Cell phones provide compelling images of London blasts
Many of the initial images from the terrorist bombings in London last week were captured with cell phones by people on the scene, long before a reporter with a professional broadcast camera even arrived.
In yet another example of how a technology originally designed for consumer entertainment is becoming an important new visual tool for broadcast news, the most intimate images of last week’s bomb blasts in London came from cell phones equipped with cameras and video recorders.
The wide availability of the cameras, combined with the ability to transmit images and text instantaneously, allowed global TV audiences to view news in London with the immediacy of a victim or spectator. Most of the amateur images aired were made long before professional photojournalists arrived at the scene. And although poorly lit, the pictures, were caught by the phones of passengers trapped and later freed from a subway car at London’s King’s Cross that offered a more compelling story than any reporter could have.

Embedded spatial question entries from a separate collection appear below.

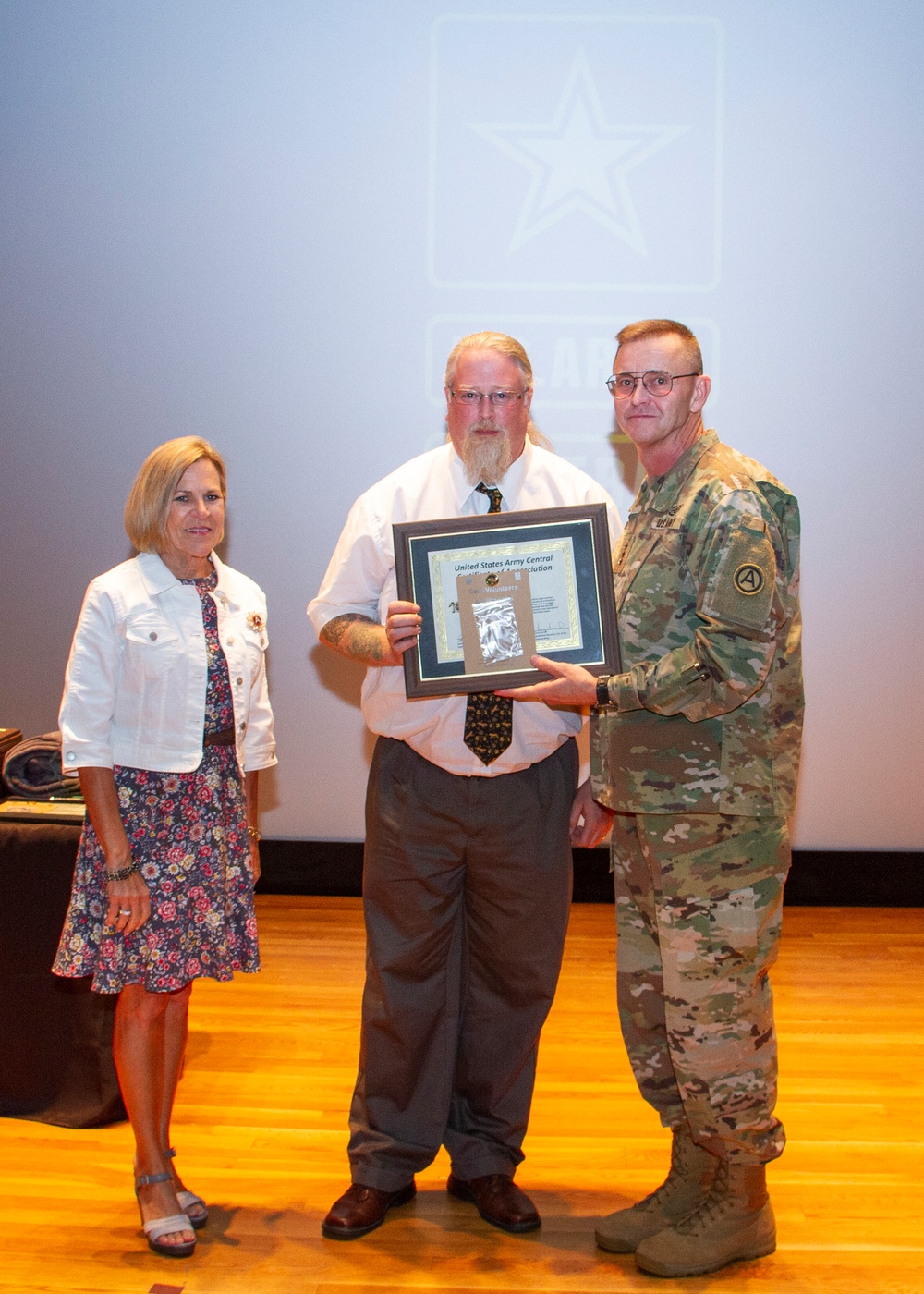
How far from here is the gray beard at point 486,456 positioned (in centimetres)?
241

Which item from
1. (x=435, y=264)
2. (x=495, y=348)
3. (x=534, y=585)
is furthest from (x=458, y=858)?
(x=435, y=264)

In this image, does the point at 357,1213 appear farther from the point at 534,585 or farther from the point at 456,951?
the point at 534,585

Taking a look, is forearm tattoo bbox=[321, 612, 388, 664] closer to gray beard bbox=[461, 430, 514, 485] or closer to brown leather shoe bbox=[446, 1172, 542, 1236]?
gray beard bbox=[461, 430, 514, 485]

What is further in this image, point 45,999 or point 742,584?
point 45,999

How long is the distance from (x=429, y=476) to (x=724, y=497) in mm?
646

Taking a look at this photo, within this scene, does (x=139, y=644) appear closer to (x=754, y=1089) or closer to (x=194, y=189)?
(x=754, y=1089)

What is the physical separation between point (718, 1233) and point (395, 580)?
55.9 inches

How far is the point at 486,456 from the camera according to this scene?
242 cm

Dozens of personal blog sites and news organizations’ Web sites, including the BBC, The Sun, and the World Picture Network, solicited pictures and videos from bystanders caught in the crossfire. Some even ran crawls across the bottom of the TV screen asking for images. In the United States, ABC News, NBC News, Fox News and CNN broadcast many of the images made with mobile phones.
The BBC broadcast a camera phone video including an 18-second clip of a passenger evacuating the subway. The image was dark and jerky but communicated a sense of crisis.